The deleting compaction strategy from protectwise 
 was written (I believe) to solve a similar problem - business based deletion 
rules to enable flexible TTLs. May want to glance at that.

Other answers inline below 

Jeff Jirsa

> On Aug 9, 2017, at 1:41 AM, Steinmaurer, Thomas 
> <> wrote:
> Hello,
> our top contributor from a data volume perspective is time series data. We 
> are running with STCS since our initial production deployment in 2014 with 
> several clusters with a varying number of nodes, but currently with max. 9 
> nodes per single cluster per different region in AWS with m4.xlarge / EBS gp2 
> storage. We have a road of Cassandra versions starting with 1.2 to actually 
> using DSC 2.1.15 soon to be replaced by Apache Cassandra 2.1.18 across all 
> deployments. Lately we switched from Thrift (Astyanax) to Native/CQL 
> (DataStax driver). Overall we are pretty happy with stability and the scale 
> out offering.
> We store time series data in different resolutions, from 1min up to 1day 
> aggregates per “time slot”. Each resolution has its own column family / table 
> and a periodic worker is executing our business logic regarding time series 
> aging from e.g. 1min => 5min => … resolution + deletion in source resolutions 
> according to our retention per resolution policy. So deletions will happen 
> way later (e.g. at least > 14d). We don’t use TTLs on written time series 
> data (in production, see TWCS testing below), so purging is exclusively 
> handled by explicit DELETEs in our aging business logic creating tombstones.
> Naturally with STCS and late explicit deletions / tombstones, it will take a 
> lot of time to finally reclaim disk space, even worse, we are now running a 
> major compaction every X weeks. We currently are also testing with STCS 
> min_threshold = 2 etc., but all in all, this all feels not being a long-term 
> solution. I guess there is nothing else we are missing from a 
> configuration/setting side with STCS? Single SSTable compaction might not 
> kick in as well, cause checking with sstablemeta, estimated droppable 
> tombstones for our time series based SSTables is pretty much 0.0 all the 
> time. I guess as we don’t write with TTL?

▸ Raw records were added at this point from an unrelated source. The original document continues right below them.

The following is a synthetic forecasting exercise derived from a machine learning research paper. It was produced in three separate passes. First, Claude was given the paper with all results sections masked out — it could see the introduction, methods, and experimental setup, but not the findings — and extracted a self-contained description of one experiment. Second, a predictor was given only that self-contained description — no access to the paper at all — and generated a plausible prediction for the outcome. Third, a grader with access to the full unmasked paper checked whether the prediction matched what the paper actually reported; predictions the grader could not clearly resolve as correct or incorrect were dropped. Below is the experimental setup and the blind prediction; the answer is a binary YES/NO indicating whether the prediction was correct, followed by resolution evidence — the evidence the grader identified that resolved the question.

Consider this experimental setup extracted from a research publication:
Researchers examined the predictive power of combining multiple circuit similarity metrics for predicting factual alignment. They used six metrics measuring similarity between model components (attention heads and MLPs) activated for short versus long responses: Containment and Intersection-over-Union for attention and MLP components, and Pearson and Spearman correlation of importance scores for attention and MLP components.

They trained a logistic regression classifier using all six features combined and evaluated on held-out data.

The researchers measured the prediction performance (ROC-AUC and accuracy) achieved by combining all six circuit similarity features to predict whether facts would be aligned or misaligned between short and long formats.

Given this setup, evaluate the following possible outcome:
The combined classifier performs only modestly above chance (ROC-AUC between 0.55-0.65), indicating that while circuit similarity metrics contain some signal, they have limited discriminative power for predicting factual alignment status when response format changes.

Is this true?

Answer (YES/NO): NO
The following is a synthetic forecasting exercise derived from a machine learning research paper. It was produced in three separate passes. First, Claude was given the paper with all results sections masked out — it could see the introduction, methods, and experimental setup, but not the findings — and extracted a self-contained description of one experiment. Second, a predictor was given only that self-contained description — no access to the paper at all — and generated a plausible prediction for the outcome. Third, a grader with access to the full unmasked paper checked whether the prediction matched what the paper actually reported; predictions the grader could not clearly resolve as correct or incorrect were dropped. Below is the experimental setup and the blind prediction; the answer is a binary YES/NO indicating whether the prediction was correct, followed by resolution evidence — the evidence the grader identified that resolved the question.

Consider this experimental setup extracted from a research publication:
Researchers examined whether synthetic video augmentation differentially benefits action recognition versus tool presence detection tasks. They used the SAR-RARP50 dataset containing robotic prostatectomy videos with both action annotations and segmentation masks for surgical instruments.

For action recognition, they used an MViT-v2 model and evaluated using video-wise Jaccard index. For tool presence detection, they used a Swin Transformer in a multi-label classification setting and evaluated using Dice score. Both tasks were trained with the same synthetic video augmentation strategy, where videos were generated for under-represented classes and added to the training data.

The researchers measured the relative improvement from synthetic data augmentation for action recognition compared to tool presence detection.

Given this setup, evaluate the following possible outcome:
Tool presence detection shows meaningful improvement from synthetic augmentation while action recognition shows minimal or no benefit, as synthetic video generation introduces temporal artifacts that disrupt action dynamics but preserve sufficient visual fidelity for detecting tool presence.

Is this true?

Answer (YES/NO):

Or you aren't issuing deletes, explicit deletes past GCGS will cause that 
number to increase

> TWCS caught my eyes in 2015 I think, and even more at the Cassandra Summit 
> 2016 + other Tombstone related talks. Cassandra 3.0 is around 6 months ahead 
> for us, thus initial testing was with 2.1.18 patched with TWCS from GitHub.
> Looks like TWCS is exactly what we need, thus test-wise, once we start 
> writing with TTL we end up with a single SSTable per passed window size and 
> data (SSTables) older than TTL + grace get automatically removed from disk. 
> Even with enabled out-of-orders DELETEs from our business logic, purging 
> SSTables seems not be stucked. Not sure if this is expected. Writing with TTL 
> is also a bit problematic, in case our retention policy changes in general or 
> for particular customers.

Search for my Cassandra summit talk from 2016 - there's a few other compaction 
options you probably want to set to more aggressively trigger single sstable 
compaction to help unstick it.

> A few questions, as we need some short-term (with C* 2.1) and long-term (with 
> C* 3.0) mitigation:
> ·         With STCS, estimated droppable tombstones being always 0.0 (thus 
> also no automatic single SSTable compaction may happen): Is this a matter of 
> not writing with TTL? If yes, would enabling TTL with STCS improve the disk 
> reclaim situation, cause then single SSTAble compactions will kick in?
> ·         What is the semantic of “default_time_to_live” at table level? 
> From: : 
> “After the default_time_to_live TTL value has been exceed, Cassandra 
> tombstones the entire table”. What does “entire table” mean?

It probably means sstable, but even that isn't really accurate - that's a doc 

> Hopefully / I guess I don’t end up with an empty table every X past TTLs?
> ·         Anything else I’m missing regarding STCS and reclaiming disk space 
> earlier in our TS use case?

LCS rewrites much more aggressively on partition updates - if you can spare the 
IO it's likely going to be more efficient purging deleted data than STCS 

> ·         I know, changing compaction is a matter of executing ALTER TABLE 
> (or temporary via JMX for a single node), but as we have legacy data being 
> written without TTL, I wonder if we may end up in stuck SSTable again
> ·         In case of stuck SSTables with any compaction strategy, what is the 
> best way to debug/analyze why it got stuck (overlapping etc.)?


> Thanks a lot and sorry for the lengthy email.